Figure 6.36: (Left) From Siersbæk et al. (2014).
(Right) From https://www.archrproject.com/bookdown/footprinting-with-archr.html.

A conceptual way to understand our goal.
What we are hoping to do is to, essentially, learn the relations peaks and genes across all the peaks and genes. By doing this, we can piece together a graph, which becomes our GRN. See Figure 6.37.

Figure 6.37: From D. Kim et al. (2023).

If you are interested in GRNs (which is popular topic for more statistical/computation-leaning students), be aware that there are almost an endless list of GRN methods, see Figure 6.38. As we will discuss in Section 6.10, it is a nontrivial research question to even know “which method works the best.”

Figure 6.38: From Loers and Vermeirssen (2024). This is the list for methods at the time of the authors’ writing for multi-omic GRNs. If you include the methods that were designed for solely scRNA-seq, the list becomes unbelievably long.

6.8.2 GRNs between genes and TFs

Transcription factors serve as key regulators in GRNs by binding to DNA motifs and either activating or repressing gene expression. The strength and specificity of TF-gene interactions are influenced by chromatin accessibility, cooperative binding with other TFs, and post-translational modifications. The advantage of using GRNs that only model TFs and their target genes (which could involve other TFs) is that the graph is much more manageable to think about. Here, the peaks (measuring regions of chromatin accessibility) allow you to determine: 1) how a TF might bind a peak, and 2) how that peak might influence a gene. All the peaks nearby a gene get “merged” in the modeling as one element altogether.

A typical choice: Pando.
Pando Fleck et al. (2023) infers GRNs by modeling the relationship between gene expression, transcription factor (TF) activity, and chromatin accessibility using a regression-based framework. See Figure 6.39.

Figure 6.39: From Fleck et al. (2023)

Input/Output. The inputs to Pando are: 1) a paired multiome dataset for \(n\) cells, containing both RNA and ATAC features, and 2) a database of TFs and their motifs.
The primary output is a directed and weighted graph among genes (of which some genes are transcription factors).

The inference procedure follows these steps:6

  1. Candidate Regulatory Regions:
    Pando identifies candidate regulatory regions by linking chromatin peaks to nearby genes using either the Signac or GREAT McLean et al. (2010) method. It considers a defined upstream and downstream distance relative to the gene’s transcription start site (TSS) or gene body. This gives a potential set of peaks for each gene.
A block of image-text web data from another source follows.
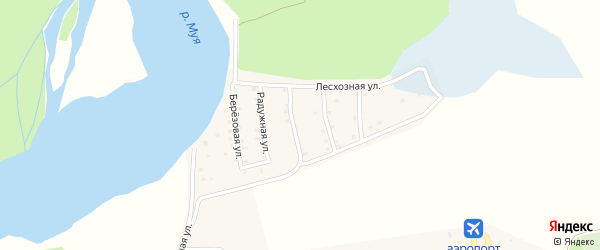 Листвиничная улица на карте поселка Таксимо с номерами домов
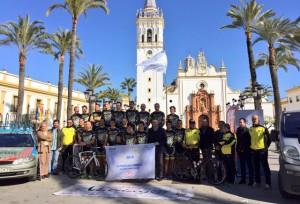 Presentación del Monferve La Palma de ciclismo.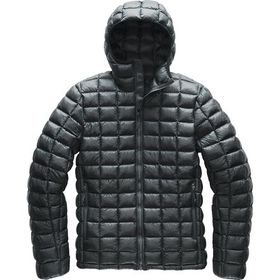 The North Face Thermoball Super Hooded Insulated J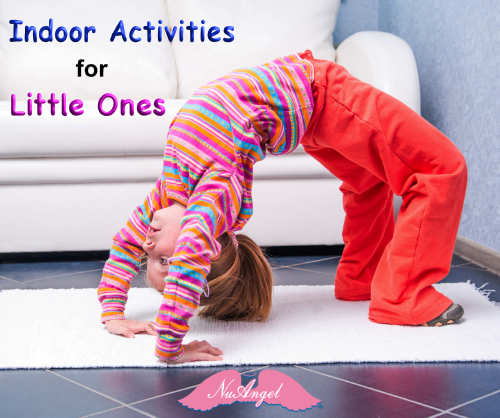Indoor Activities for Little Ones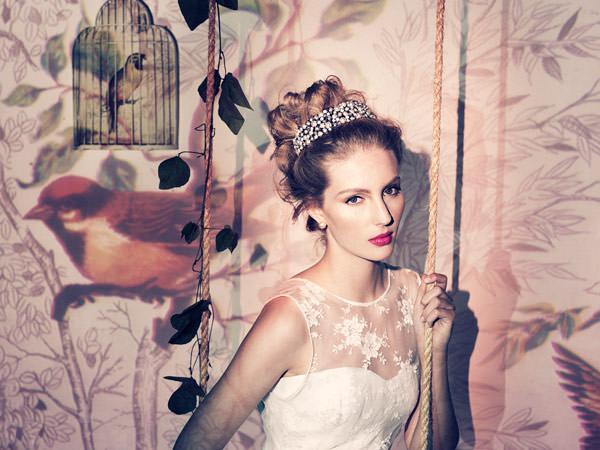 tiara-noiva-avivar-09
  2. TF-Peak Associations:
    It selects peaks that overlap TF binding motifs and computes correlations between peak accessibility and target gene expression. A threshold is applied to filter TF-gene and peak-gene pairs based on correlation strength. This filters down the list of possible peaks that might facilitate an interaction between a TF and its regulated gene.

  3. Regression Model:
    Pando fits a regression model for each target gene \(g_i\), estimating the relationship between gene expression and TF activity at its regulatory regions. The general model is: \[ g_i \approx \sum_{j} \beta_j (TF_j \circ P_j) \tag{6.1}\] where \(TF_j\) is the expression of transcription factor \(j\) (i.e., this is another gene’s expression, but this particular gene is deemed a transcription factor based on a database), \(P_j\) is the accessibility of the associated peaks, \(\circ\) represents an interaction term (which can be additive, multiplicative, or both), and \(\beta_j\) denotes the inferred regulatory coefficient. By default, Pando fits a linear regression (i.e., generalized linear model for the Gaussian family), where the all the involved data (i.e., gene expression, transcription factor, etc.) has been already log-normalized.
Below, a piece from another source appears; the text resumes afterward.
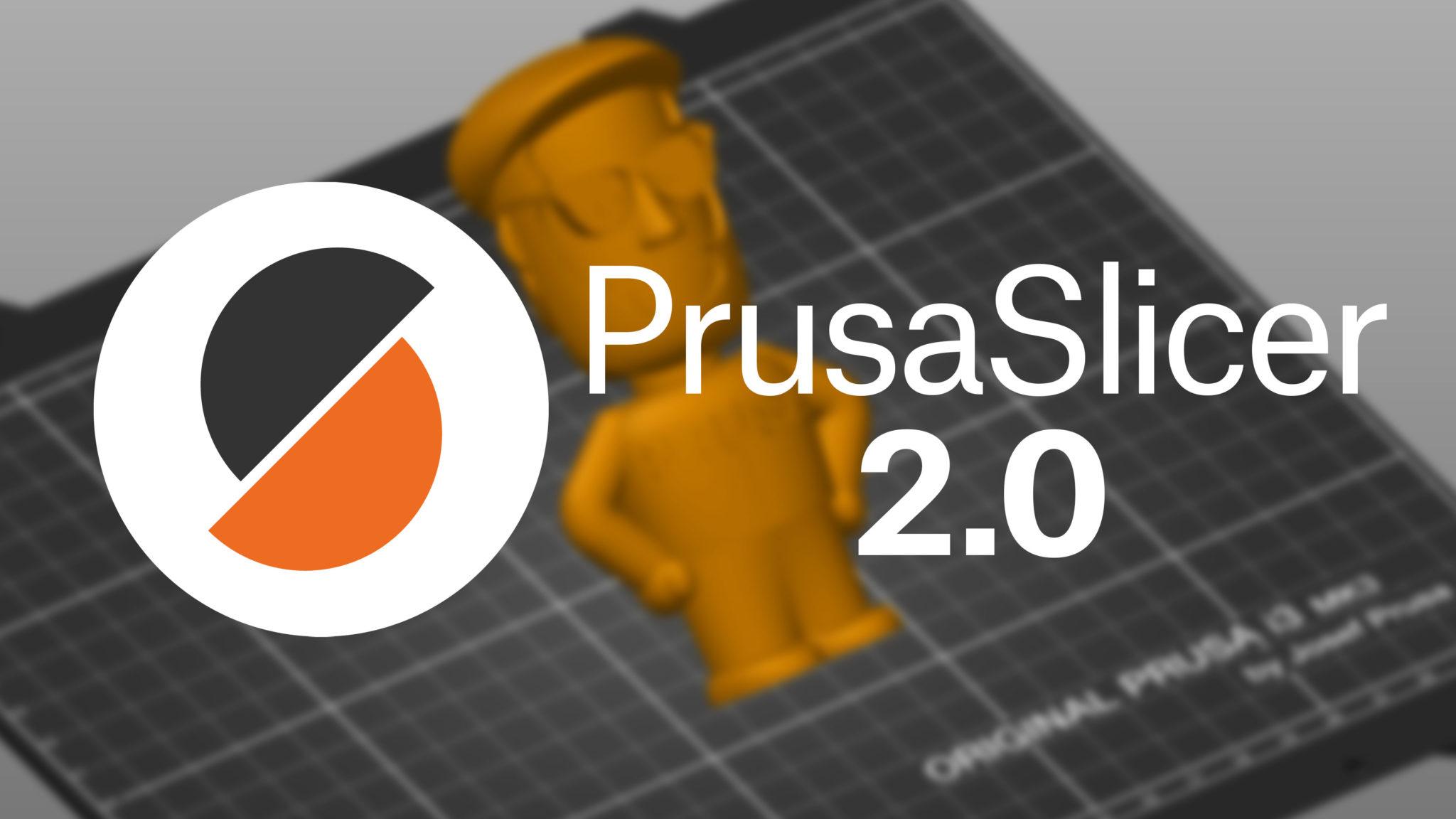 Vydáváme PrusaSlicer 2 0 s hromadou novinek! - Josef Prusa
    (Yes – this is as straightforward statistically as it gets. More on this later in Section 6.10.)

  4. Statistical Filtering and Adjustment:
    Pando applies a multiple-testing correction (e.g., false discovery rate (FDR) adjustment) to the estimated coefficients from the linear regression and removes insignificant regulatory interactions. The resulting network consists of target genes, TF regulators, and their associated regulatory elements, allowing for further functional analyses.

See Figure 6.40 for an example of the resulting graph (subsetted to a particular TF).

Figure 6.40: From Fleck et al. (2023). This is the sub-network focusing on the TF GLI3 and all its downstream TFs (other named genes) and other genes (in gray circles).

6.8.3 GRNs between genes, enhancers, and TFs

If you want “higher resolution” and want to model the specific interactions between particular peaks and their intermediary role between the TF and gene, you might instead want to use a GRN that models the interactions between all 3 elements – TFs, the peaks, and the target genes. (Recall, even though you might only be modeling the 2000 highly variable genes with many a couple hundred TFs, you have on the order of 300,000 peaks. So these graphs are incomprehensibly large, to the point you need to think carefully about why you want to learn such a large graph in the first place.)

A typical choice: SCENIC+.
SCENIC+ Bravo González-Blas et al. (2023) infers enhancer-driven gene regulatory networks (eGRNs) by integrating transcription factor (TF) binding motifs, chromatin accessibility, and gene expression data. See the workflow in Figure 6.41.

Figure 6.41: From Bravo González-Blas et al. (2023).

Input/Output. The inputs to SCENIC+ are: 1) a paired multiome dataset for \(n\) cells, containing both RNA and ATAC features, and 2) a database of TFs and their motifs.
The primary output is a directed and weighted graph among enhancer regions and genes (of which some genes are transcription factors).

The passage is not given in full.